Também Portas se juntava a este coro para polarizar duas situações: ou haveria no domingo uma maioria positiva, da coligação, ou uma “maioria negativa” do PS com o PCP e BE, partidos anti-euro, como tantas vezes sublinhou. “Há dois tipos de maioria, a maioria positiva, que dá garantias de que Portugal terá um governo estável, e isso quer dizer mais confiança, mais investimento e mais criação de emprego. Diferente é o risco de termos uma maioria negativa: o PS, o PC e o Bloco nunca serão capazes de formar um governo estável porque são contraditórios entre si sobre o euro e a pertença de Portugal à União Europeia”, defendia Portas na altura.
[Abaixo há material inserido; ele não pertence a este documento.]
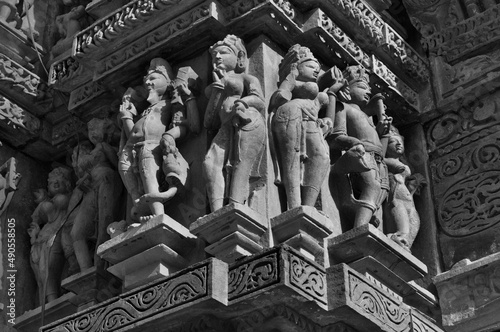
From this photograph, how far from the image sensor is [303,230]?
747 cm

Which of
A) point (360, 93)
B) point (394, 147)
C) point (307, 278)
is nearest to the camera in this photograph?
point (307, 278)

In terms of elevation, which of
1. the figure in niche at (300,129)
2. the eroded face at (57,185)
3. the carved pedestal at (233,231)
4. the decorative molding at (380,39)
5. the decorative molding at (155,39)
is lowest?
the carved pedestal at (233,231)

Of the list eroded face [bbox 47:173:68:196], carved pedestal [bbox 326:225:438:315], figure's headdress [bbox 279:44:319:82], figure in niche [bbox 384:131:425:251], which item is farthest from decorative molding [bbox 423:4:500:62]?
eroded face [bbox 47:173:68:196]

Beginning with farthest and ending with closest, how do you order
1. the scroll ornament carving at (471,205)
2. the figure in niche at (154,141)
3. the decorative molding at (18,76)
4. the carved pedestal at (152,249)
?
the decorative molding at (18,76) → the scroll ornament carving at (471,205) → the figure in niche at (154,141) → the carved pedestal at (152,249)

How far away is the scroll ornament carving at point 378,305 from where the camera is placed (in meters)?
7.20

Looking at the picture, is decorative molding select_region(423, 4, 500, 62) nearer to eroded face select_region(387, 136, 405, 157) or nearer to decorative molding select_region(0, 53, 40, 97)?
eroded face select_region(387, 136, 405, 157)

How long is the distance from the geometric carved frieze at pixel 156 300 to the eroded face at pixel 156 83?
1502mm

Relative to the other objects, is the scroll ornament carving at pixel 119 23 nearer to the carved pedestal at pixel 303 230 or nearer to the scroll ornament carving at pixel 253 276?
the carved pedestal at pixel 303 230

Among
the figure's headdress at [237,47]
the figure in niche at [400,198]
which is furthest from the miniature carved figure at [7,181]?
the figure in niche at [400,198]

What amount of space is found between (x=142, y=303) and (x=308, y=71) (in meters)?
1.78

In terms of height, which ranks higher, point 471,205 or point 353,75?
point 353,75

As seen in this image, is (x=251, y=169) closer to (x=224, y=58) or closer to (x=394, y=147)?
(x=224, y=58)

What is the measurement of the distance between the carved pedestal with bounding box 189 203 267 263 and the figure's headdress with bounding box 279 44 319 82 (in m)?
1.15

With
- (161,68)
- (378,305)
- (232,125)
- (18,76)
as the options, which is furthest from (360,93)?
(18,76)
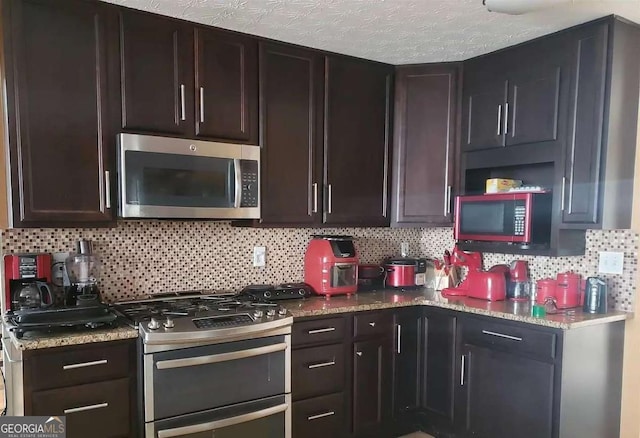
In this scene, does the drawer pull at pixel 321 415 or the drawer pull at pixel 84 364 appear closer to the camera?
the drawer pull at pixel 84 364

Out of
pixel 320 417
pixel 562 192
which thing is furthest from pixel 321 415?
pixel 562 192

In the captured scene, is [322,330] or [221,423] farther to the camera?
[322,330]

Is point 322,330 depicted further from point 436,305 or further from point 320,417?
point 436,305

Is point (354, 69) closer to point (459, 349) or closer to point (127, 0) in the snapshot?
point (127, 0)

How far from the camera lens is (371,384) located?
274 centimetres

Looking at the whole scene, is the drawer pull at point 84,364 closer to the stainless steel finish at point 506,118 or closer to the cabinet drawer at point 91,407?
the cabinet drawer at point 91,407

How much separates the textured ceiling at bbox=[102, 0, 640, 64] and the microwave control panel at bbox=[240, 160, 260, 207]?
72cm

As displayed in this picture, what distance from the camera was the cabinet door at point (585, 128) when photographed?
232 cm

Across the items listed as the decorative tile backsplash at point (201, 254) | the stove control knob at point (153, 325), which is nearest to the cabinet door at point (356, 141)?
the decorative tile backsplash at point (201, 254)

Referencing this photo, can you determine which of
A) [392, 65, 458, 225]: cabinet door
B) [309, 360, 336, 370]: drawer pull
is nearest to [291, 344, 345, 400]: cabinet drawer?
[309, 360, 336, 370]: drawer pull

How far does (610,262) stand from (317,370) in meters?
1.69

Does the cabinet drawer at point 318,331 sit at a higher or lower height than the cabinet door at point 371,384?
higher

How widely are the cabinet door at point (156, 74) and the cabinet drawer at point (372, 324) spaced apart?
1374mm

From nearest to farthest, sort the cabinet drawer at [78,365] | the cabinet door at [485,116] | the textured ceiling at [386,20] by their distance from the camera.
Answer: the cabinet drawer at [78,365]
the textured ceiling at [386,20]
the cabinet door at [485,116]
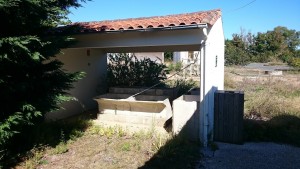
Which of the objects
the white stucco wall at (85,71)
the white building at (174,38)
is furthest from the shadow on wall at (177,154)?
the white stucco wall at (85,71)

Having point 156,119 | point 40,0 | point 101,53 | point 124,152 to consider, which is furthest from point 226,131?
point 101,53

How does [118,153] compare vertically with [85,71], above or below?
below

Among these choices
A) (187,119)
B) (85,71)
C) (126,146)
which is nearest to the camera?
(126,146)

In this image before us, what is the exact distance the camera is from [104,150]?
652cm

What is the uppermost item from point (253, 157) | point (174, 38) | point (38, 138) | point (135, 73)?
point (174, 38)

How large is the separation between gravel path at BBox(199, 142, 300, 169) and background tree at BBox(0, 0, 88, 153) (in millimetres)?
3776

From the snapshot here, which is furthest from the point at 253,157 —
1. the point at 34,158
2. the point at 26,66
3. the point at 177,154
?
the point at 26,66

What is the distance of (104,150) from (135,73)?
227 inches

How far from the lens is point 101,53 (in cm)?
1149

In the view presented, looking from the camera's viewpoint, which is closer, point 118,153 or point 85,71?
point 118,153

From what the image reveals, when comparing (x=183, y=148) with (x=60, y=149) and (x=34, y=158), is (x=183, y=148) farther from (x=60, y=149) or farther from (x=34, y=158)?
(x=34, y=158)

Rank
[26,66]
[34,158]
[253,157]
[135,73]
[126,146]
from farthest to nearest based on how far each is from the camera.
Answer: [135,73] → [126,146] → [253,157] → [34,158] → [26,66]

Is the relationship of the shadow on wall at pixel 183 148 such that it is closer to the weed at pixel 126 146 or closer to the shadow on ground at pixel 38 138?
the weed at pixel 126 146

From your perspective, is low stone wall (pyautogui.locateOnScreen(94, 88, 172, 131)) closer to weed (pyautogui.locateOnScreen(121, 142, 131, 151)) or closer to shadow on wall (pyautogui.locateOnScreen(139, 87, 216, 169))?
shadow on wall (pyautogui.locateOnScreen(139, 87, 216, 169))
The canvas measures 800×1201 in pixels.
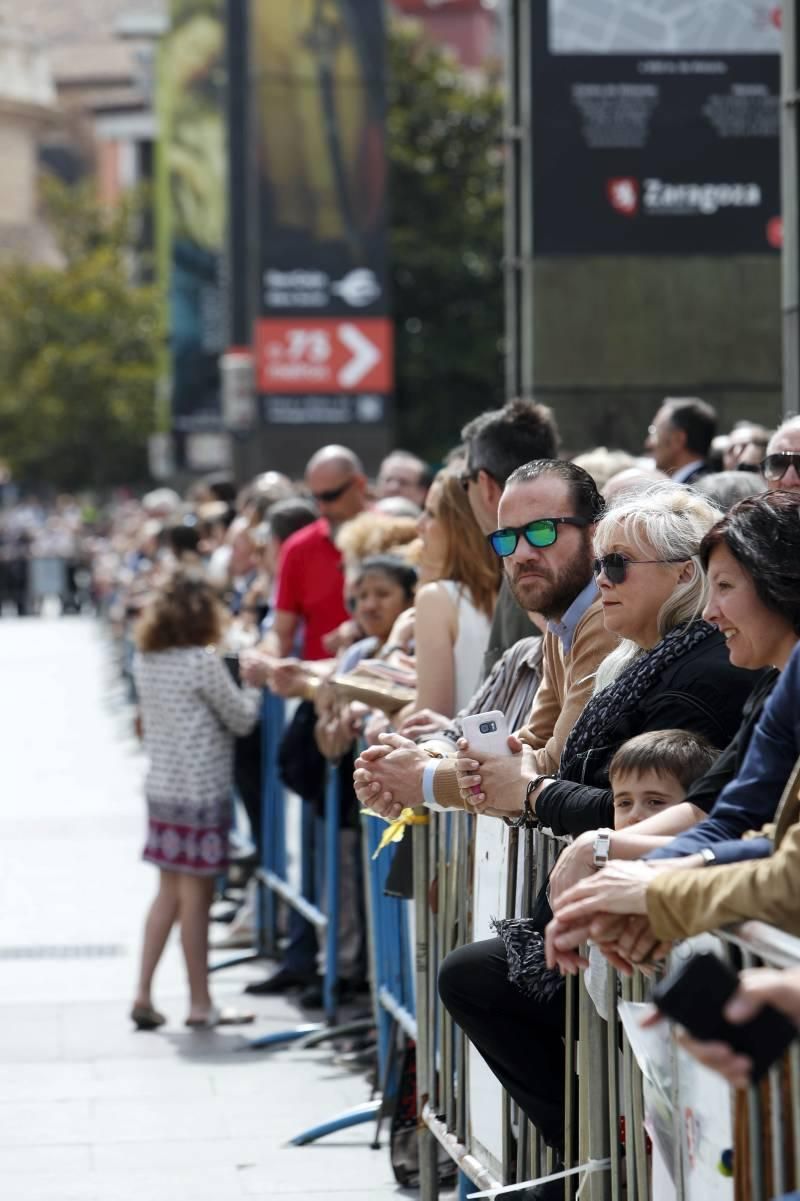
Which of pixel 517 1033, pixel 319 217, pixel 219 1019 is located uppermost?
pixel 319 217

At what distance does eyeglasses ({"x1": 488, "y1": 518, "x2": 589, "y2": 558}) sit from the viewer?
5.55 meters

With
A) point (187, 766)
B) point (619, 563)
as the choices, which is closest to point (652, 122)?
point (187, 766)

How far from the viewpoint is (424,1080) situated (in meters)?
6.04

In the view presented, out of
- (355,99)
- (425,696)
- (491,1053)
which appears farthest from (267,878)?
(355,99)

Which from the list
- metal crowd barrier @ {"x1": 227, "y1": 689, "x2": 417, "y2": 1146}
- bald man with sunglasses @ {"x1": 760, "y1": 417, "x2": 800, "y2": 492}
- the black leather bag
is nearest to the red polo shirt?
metal crowd barrier @ {"x1": 227, "y1": 689, "x2": 417, "y2": 1146}

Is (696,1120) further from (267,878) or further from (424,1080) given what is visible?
(267,878)

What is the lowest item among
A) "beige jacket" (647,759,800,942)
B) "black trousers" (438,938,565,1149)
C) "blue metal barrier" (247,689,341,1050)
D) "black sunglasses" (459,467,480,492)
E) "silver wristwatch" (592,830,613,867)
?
"blue metal barrier" (247,689,341,1050)

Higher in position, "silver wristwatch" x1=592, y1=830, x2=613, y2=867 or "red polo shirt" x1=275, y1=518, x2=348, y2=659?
"silver wristwatch" x1=592, y1=830, x2=613, y2=867

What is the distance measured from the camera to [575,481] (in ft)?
18.4

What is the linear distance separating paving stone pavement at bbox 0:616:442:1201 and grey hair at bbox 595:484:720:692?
2.26 metres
Seria essa maioria negativa que criaria problemas junto da União Europeia. “Se não houver uma maioria positiva, a da coligação, Portugal ficará nas mãos de uma maioria meramente negativa, de obstrução, de bota-abaixo, numa palavra, de instabilidade”, ameaçava Portas.

Esta noite, à medida que iam sendo conhecidos os resultados eleitorais, tanto BE como CDU tentaram efetivamente desafiar Costa para derrubar o governo de direita, mas o líder do PS deitou fora essa possibilidade durante o seu discurso da derrota, ao dizer que não contribuirá para maiorias negativas que criem obstáculos no Parlamento. E, ao contrário do que fez em plena campanha, recusou-se hoje a dizer o que fará a um Orçamento do Estado apresentado pela coligação. “É uma questão extemporânea”, disse.

Com os resultados em cima da mesa, e sem a maioria desejada, o discurso é outro. António Costa não se demite, e Passos e Portas piscam o olho aos entendimentos necessários com o PS. Juntos, dizem, fazem “mais de 70% do Parlamento”. E 70% europeísta, de partidos que querem respeitar as regras da zona euro e devolver os rendimentos aos portugueses.